彩星童人が所蔵した「蛸々人形」 (『天王寺の鮹々眼鏡』より)
図11 彩星童人が所蔵した「蛸々人形」 (『天王寺の鮹々眼鏡』より)

 当日の目録「園遊会記」によると、岸本邸での展示も「蛸々眼鏡」特集であり、庭では「蛸々踊り」が演じられ、記念品は本書の他、彩星童人考案の「蛸々毛人形」が配られるなど、どうかしてると言いたくなるほどの、たこたこ尽くしである。
 小出は続けて言う。

 私は、今になお彼岸といえばこの蛸めがねを考える。やはり相変らず彼岸となれば天王寺の境内へ現われているものかどうか、それともあの蛸も大将も死んでしまって息子の代となっていはしないか、あるいは息子はあんな馬鹿な真似は嫌だといって相続をしなかったろうか、あるいは現代の子供はそんなものを相手にしないので自滅してしまったのではないかとも思う。何にしても忘れられない見世物である。
(以上「春の彼岸とたこめがね」)


 現代の子どもは「たこめがね」を相手にせず自滅したかとするが、小出の没後も、彩星童人をはじめとする大人がそれを愛し、昭和26年(1951)発行の『大阪辨』第二輯(清文堂書店、図12)の表紙絵も日本画家の山口艸平(そうへい)が描く「たこたこめがね」である。
『大阪辨』表紙 山口艸平「たこたこめがね」 1951年
図12 『大阪辨』表紙 山口艸平「たこたこめがね」 1951年

 展覧会では、とんぼの眼鏡のレンズを、小出のイラストにある羽子板状の木に同館ボランティアさんが嵌め込み、それを手にして、壁に拡大して貼られた小出のイラストや『上方』の表紙を覗けるようにした。
 どんな風に見えるかは、以下(図13、14)の如しである。
「図9」の「四天王寺彼岸會たこたこ之圖」はご覧のように
図13 「図9」の「四天王寺彼岸會たこたこ之圖」はご覧のように

「図7」小出楢重随筆集より「春の彼岸とたこめがね」もご覧のとおり
図14 「図7」小出楢重随筆集より「春の彼岸とたこめがね」もご覧のとおり

 なんだかわからないが面白そうでしょう。本来は芸人が立ち回りをするので、ジッとレンズ越しに眺めているだけで「蛸と大将と色彩の大洪水」「未来派と活動写真が合同」する訳だが、とりあえずは自分でレンズを回すしかないのは残念。

 しかし、南木芳太郎の曾孫の南木ドナルドヨシロウ君が展覧会に協力してくれて、それならば我が家には南木芳太郎が制作させた「たこたこめがね」の人形があります、と出品してくれた。早速とんぼの眼鏡で見ると、迫真的ながら長閑(のどか)であった。
南木芳太郎旧蔵「たこたこめがね」の人形(南木家蔵)
図15 南木芳太郎旧蔵「たこたこめがね」の人形(南木家蔵)


4.
 大阪・西成の[会津屋]さんの初代が「ラヂオ焼き」を改良し、たこ焼きをはじめたのが、彩星童人の「たこたこ」パーティーの2年前、昭和10年(1935)とされている。
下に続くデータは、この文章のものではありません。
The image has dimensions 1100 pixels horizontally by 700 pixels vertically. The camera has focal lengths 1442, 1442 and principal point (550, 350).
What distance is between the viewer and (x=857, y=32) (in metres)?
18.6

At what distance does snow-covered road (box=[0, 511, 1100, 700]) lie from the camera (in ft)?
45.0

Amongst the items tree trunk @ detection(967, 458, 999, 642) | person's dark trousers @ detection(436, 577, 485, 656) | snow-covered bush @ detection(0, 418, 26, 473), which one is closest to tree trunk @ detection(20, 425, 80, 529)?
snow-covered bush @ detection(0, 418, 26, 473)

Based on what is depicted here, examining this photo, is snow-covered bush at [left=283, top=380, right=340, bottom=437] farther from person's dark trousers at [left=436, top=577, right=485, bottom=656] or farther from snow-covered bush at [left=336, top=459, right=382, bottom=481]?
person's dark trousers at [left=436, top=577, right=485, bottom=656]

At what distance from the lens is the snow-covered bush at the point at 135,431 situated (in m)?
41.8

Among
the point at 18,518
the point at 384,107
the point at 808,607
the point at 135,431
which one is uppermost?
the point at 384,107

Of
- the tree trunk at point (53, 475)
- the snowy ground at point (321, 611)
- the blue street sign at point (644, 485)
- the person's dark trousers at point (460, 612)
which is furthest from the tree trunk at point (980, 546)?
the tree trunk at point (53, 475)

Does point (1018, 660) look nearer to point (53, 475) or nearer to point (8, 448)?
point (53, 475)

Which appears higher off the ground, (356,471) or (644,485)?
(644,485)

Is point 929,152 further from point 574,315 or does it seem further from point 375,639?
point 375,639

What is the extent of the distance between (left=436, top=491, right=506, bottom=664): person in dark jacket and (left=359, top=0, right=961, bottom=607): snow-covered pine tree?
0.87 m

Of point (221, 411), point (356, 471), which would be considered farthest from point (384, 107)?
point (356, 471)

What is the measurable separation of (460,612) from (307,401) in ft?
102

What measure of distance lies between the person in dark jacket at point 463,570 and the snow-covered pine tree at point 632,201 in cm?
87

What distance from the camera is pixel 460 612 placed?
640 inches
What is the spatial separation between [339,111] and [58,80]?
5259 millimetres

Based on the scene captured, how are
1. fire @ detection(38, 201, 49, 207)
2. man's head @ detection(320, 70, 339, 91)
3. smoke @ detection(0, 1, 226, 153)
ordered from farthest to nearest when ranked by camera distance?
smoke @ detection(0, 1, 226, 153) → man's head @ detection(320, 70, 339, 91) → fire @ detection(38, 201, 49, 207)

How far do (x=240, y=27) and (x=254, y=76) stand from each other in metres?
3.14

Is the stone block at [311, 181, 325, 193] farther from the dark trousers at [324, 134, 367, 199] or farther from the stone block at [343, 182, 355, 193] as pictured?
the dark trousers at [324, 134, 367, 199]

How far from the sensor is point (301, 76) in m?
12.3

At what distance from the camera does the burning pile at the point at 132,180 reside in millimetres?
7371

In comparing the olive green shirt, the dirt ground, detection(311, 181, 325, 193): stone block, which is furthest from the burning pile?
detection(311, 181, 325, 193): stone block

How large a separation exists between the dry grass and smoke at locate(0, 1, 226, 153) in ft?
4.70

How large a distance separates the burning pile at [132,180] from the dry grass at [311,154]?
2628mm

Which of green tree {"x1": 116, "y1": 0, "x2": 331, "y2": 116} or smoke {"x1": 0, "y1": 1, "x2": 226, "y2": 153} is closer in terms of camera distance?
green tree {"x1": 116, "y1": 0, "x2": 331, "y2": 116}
 たこ焼きも、まさに「大大阪」時代に誕生した食べ物だったわけだが、さて今回も、どこがタイトルにある「絵を飾る人のキモチ」やねんと首をかしげる方もおられると思う。あるいは青のりと鰹節が、歌舞伎の花道のように頭の中でひらひらと舞い散り、「たこたこ」のどこが「モダン都市」ですかという疑問もおきるかもしれない。

 そこはそれ、「たこたこ」用のとんぼ眼鏡を覗いたつもりになって、「猿の惑星」ならぬ「とんぼの惑星」に新居を構えたら壁の絵もこんな感じに見えるのかと妄想していただいて、ご容赦いただきたいと思う所存でございます。